_Selected text:_
- - -
Many people have lost hope in recent years as they have watched the spread of authoritarian oligarchy through the formerly free world, but the fact is that we the people outnumber them the plutocrats, and history has shown us that we have to push the bullies back every so often, to make room for the rest of us to live decent lives. The people have always won over time, too; the old rally chant is true: “The people, united, can never be defeated!”
We must again fill the streets and the halls of power with the voice of the 99%! The alternative is to just let the planet die, and really, there is no case to be made for that option; so why not take strong positive action?
You do a lot of avalanche forecasting for backcountry travelers, how do the Japanese systems compare to systems in N. America?
The Japanese avalanche forecasting system is patterned after those in North America and Europe, and is a good effort, but does not really have enough field presence at present to do accurate forecasting. You really need people observing conditions in the field daily, and that can’t be done reliably on a volunteer basis. The program needs funding for paid field staff.
Can you talk a bit about responsible backcountry etiquette and what people do to help each other and make things safer?
Number one here in Hakuba, where a lot of very high-risk terrain is easily accessible from the lifts or by a short hike, is to not venture out there into avalanche terrain without avalanche training and the necessary gear. Get into a course, get your companions trained, make careful decisions, and carry the gear in case you blow the decision-making!
If you can’t do that right away, go with a guide who will set you up with the gear and knowledge to venture out.
Don’t follow tracks! Do not drop into places you don’t know! I run into people all the time, way out in the backcountry, far from the lifts, who have ridden down following tracks, with no skins, splitboard, or even snowshoes to get back to the ski area, and no emergency or avalanche gear.
Stay out of the closed areas; don’t duck ropes! You may not understand why, but they are closed on purpose. If you want to be able to ride freely, get trained and geared up to ride the backcountry. If you ride the lifts, you follow the ski area rules; that’s the bargain.
First among the standard backcountry precautions is to only have one person at a time exposed. Don’t cut above other groups, or ride through them when they are working a slope one by one. Clear out when you get to the bottom, so the next group can go.
Put in a thoughtful, safe, not-too-steep skin track that can be used by everyone, and take good care of it. NO boot packing on skin tracks; it ruins the trail for everyone else! Snowshoes are okay here so long as you take care to leave a smooth ramp for those on skins, rather than a staircase of steps they can’t climb.
Put the skin track on a low-risk or no-risk route; don’t skin up the middle of the run everyone will ski down, or up an avalanche path; go around to the side and up the ridges. Keep a gentle but steady grade, and put the turns where it is easy to step around.
- - -
_Dataset extract:_
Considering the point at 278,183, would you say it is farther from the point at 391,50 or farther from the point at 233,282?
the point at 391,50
- - -
Reproduce word for word the passage of the backcountry interview that opens with the words containing "We must again" and closes with "strong positive action?".

_Output below:_
We must again fill the streets and the halls of power with the voice of the 99%! The alternative is to just let the planet die, and really, there is no case to be made for that option; so why not take strong positive action?